=== THE RECORDS ===

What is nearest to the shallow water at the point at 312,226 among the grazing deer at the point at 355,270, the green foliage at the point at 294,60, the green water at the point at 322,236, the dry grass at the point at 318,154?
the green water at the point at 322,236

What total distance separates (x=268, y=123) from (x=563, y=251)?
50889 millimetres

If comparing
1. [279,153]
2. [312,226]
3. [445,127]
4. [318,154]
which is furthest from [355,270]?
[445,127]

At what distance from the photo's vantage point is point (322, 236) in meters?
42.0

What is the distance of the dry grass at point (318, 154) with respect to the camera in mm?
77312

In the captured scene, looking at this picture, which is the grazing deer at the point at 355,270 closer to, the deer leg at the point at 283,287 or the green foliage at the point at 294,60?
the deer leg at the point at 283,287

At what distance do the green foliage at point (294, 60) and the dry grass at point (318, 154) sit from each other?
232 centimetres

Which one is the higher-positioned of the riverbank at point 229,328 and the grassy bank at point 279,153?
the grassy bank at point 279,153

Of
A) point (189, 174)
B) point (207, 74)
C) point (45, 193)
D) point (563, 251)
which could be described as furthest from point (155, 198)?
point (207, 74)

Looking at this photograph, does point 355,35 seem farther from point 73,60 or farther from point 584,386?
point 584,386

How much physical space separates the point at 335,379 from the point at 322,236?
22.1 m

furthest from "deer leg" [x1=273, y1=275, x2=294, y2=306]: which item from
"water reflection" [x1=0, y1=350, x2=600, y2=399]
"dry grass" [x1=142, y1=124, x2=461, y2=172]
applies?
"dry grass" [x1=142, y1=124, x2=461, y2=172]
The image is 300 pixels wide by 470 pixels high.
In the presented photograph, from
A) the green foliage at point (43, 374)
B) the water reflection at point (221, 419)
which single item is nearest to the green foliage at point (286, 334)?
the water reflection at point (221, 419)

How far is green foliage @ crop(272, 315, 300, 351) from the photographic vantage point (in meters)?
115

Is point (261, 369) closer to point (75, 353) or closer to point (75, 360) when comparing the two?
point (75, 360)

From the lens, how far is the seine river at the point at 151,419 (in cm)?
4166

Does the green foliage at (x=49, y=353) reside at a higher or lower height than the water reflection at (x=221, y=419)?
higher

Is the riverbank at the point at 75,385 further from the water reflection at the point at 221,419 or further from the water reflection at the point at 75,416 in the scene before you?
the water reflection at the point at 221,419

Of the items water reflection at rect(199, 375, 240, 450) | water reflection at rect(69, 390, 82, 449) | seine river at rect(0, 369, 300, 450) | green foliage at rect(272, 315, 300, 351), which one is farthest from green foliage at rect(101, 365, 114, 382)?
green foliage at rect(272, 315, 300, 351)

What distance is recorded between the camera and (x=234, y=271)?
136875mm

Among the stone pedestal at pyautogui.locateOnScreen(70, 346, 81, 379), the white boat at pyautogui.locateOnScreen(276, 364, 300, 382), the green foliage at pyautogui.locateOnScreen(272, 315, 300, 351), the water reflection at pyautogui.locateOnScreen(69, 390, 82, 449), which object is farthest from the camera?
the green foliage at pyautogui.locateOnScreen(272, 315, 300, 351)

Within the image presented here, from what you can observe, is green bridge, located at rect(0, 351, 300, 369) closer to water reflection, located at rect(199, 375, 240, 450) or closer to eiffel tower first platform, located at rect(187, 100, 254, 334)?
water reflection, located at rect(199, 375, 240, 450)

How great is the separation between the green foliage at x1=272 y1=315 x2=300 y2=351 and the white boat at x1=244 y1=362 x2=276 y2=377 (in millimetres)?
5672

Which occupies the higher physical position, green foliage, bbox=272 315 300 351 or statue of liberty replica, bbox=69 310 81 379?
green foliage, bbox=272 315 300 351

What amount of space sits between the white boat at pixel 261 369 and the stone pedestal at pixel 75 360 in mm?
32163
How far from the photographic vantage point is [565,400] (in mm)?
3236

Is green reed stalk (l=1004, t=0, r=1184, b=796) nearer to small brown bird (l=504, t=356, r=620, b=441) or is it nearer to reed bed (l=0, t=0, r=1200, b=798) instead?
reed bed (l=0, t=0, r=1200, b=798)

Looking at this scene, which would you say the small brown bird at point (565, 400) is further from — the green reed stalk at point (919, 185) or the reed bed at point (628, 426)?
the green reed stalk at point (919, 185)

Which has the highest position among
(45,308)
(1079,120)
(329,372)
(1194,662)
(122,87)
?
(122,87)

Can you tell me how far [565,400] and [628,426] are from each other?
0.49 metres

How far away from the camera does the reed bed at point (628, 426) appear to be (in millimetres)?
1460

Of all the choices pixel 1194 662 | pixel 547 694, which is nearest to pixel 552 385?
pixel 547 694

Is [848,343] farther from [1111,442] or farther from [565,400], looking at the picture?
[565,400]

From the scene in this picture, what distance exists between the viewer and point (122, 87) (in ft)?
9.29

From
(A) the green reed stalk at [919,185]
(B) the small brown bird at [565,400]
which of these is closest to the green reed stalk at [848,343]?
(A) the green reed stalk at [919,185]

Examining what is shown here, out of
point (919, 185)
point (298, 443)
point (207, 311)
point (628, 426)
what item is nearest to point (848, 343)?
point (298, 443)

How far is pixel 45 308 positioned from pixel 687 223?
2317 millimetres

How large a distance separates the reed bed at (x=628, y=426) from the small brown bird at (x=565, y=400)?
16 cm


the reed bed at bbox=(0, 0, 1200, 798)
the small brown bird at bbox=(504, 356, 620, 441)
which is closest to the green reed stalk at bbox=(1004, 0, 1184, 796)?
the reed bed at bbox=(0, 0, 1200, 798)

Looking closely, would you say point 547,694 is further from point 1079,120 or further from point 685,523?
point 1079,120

===

- EXERCISE TASK
Repeat the material word for word, in full.

- ANSWER TO THIS TASK
What is nearest to the shallow water at the point at 312,226 among the grazing deer at the point at 355,270, the green foliage at the point at 294,60, the green water at the point at 322,236, the dry grass at the point at 318,154?
the green water at the point at 322,236

What total distance separates (x=268, y=123) from (x=563, y=251)?
50889 millimetres

If comparing
1. [279,153]
2. [312,226]
3. [445,127]
4. [318,154]
which is furthest from [355,270]?
[445,127]

At what distance from the photo's vantage point is point (322, 236) in meters?
42.0

What is the distance of the dry grass at point (318, 154) with respect to the camera in mm?
77312

In the captured scene, looking at this picture, which is the grazing deer at the point at 355,270 closer to, the deer leg at the point at 283,287 or the green foliage at the point at 294,60?
the deer leg at the point at 283,287

At what distance do the green foliage at point (294, 60) and the dry grass at point (318, 154) sit from each other?
232 centimetres

Which one is the higher-positioned of the riverbank at point 229,328 and the grassy bank at point 279,153?
the grassy bank at point 279,153

Of
A) point (189, 174)
B) point (207, 74)
C) point (45, 193)
D) point (563, 251)
which could be described as furthest from point (155, 198)?
point (207, 74)

Looking at this photograph, does point 355,35 seem farther from point 73,60 or farther from point 584,386?
point 584,386

How much physical space separates the point at 335,379 from the point at 322,236?
22.1 m

furthest from "deer leg" [x1=273, y1=275, x2=294, y2=306]: which item from
"water reflection" [x1=0, y1=350, x2=600, y2=399]
"dry grass" [x1=142, y1=124, x2=461, y2=172]
applies?
"dry grass" [x1=142, y1=124, x2=461, y2=172]
The image is 300 pixels wide by 470 pixels high.
In the presented photograph, from
A) the green foliage at point (43, 374)
B) the water reflection at point (221, 419)
which single item is nearest to the green foliage at point (286, 334)?
the water reflection at point (221, 419)

How far is green foliage @ crop(272, 315, 300, 351) from the photographic vantage point (in meters)?
115

Is point (261, 369) closer to point (75, 353) or closer to point (75, 360) when comparing the two?
point (75, 360)

From the lens, how far is the seine river at the point at 151,419 (in cm)?
4166

Does the green foliage at (x=49, y=353) reside at a higher or lower height than the water reflection at (x=221, y=419)?
higher

Is the riverbank at the point at 75,385 further from the water reflection at the point at 221,419 or further from the water reflection at the point at 75,416 in the scene before you?
the water reflection at the point at 221,419

Of the items water reflection at rect(199, 375, 240, 450) | water reflection at rect(69, 390, 82, 449) | seine river at rect(0, 369, 300, 450) | green foliage at rect(272, 315, 300, 351), which one is farthest from green foliage at rect(101, 365, 114, 382)?
green foliage at rect(272, 315, 300, 351)

What distance is recorded between the camera and (x=234, y=271)?
136875mm

Among the stone pedestal at pyautogui.locateOnScreen(70, 346, 81, 379), the white boat at pyautogui.locateOnScreen(276, 364, 300, 382), the green foliage at pyautogui.locateOnScreen(272, 315, 300, 351), the water reflection at pyautogui.locateOnScreen(69, 390, 82, 449), which object is farthest from the camera?
the green foliage at pyautogui.locateOnScreen(272, 315, 300, 351)

Within the image presented here, from what you can observe, is green bridge, located at rect(0, 351, 300, 369) closer to water reflection, located at rect(199, 375, 240, 450) or closer to eiffel tower first platform, located at rect(187, 100, 254, 334)?
water reflection, located at rect(199, 375, 240, 450)

How great is the separation between the green foliage at x1=272 y1=315 x2=300 y2=351 and the white boat at x1=244 y1=362 x2=276 y2=377 (in millimetres)?
5672

Which occupies the higher physical position, green foliage, bbox=272 315 300 351 or statue of liberty replica, bbox=69 310 81 379?
green foliage, bbox=272 315 300 351

What amount of space sits between the white boat at pixel 261 369 and the stone pedestal at pixel 75 360 in mm?
32163
How far from the photographic vantage point is [565,400] (in mm)?
3236

Is green reed stalk (l=1004, t=0, r=1184, b=796) nearer to small brown bird (l=504, t=356, r=620, b=441) or is it nearer to reed bed (l=0, t=0, r=1200, b=798) instead?
reed bed (l=0, t=0, r=1200, b=798)

Looking at this scene, which would you say the small brown bird at point (565, 400) is further from — the green reed stalk at point (919, 185) or the reed bed at point (628, 426)?
the green reed stalk at point (919, 185)

Which has the highest position among
(45,308)
(1079,120)
(329,372)
(1194,662)
(122,87)
?
(122,87)

Can you tell me how far [565,400] and [628,426] are from each other?
0.49 metres

How far away from the camera does the reed bed at point (628, 426) appear to be (in millimetres)?
1460

Of all the choices pixel 1194 662 | pixel 547 694, which is nearest to pixel 552 385?
pixel 547 694

Is [848,343] farther from [1111,442] or farther from [565,400], looking at the picture?
[565,400]

From the scene in this picture, what distance exists between the viewer and point (122, 87) (in ft)?
9.29

From
(A) the green reed stalk at [919,185]
(B) the small brown bird at [565,400]
which of these is closest to the green reed stalk at [848,343]?
(A) the green reed stalk at [919,185]

Examining what is shown here, out of
point (919, 185)
point (298, 443)
point (207, 311)
point (628, 426)
what item is nearest to point (848, 343)?
point (298, 443)

How far is pixel 45 308 positioned from pixel 687 223?
2317 millimetres

How large a distance separates the reed bed at (x=628, y=426) from the small brown bird at (x=565, y=400)?
16 cm


the reed bed at bbox=(0, 0, 1200, 798)
the small brown bird at bbox=(504, 356, 620, 441)
which is closest to the green reed stalk at bbox=(1004, 0, 1184, 796)?
the reed bed at bbox=(0, 0, 1200, 798)

Looking closely, would you say point 547,694 is further from point 1079,120 or further from point 685,523?
point 1079,120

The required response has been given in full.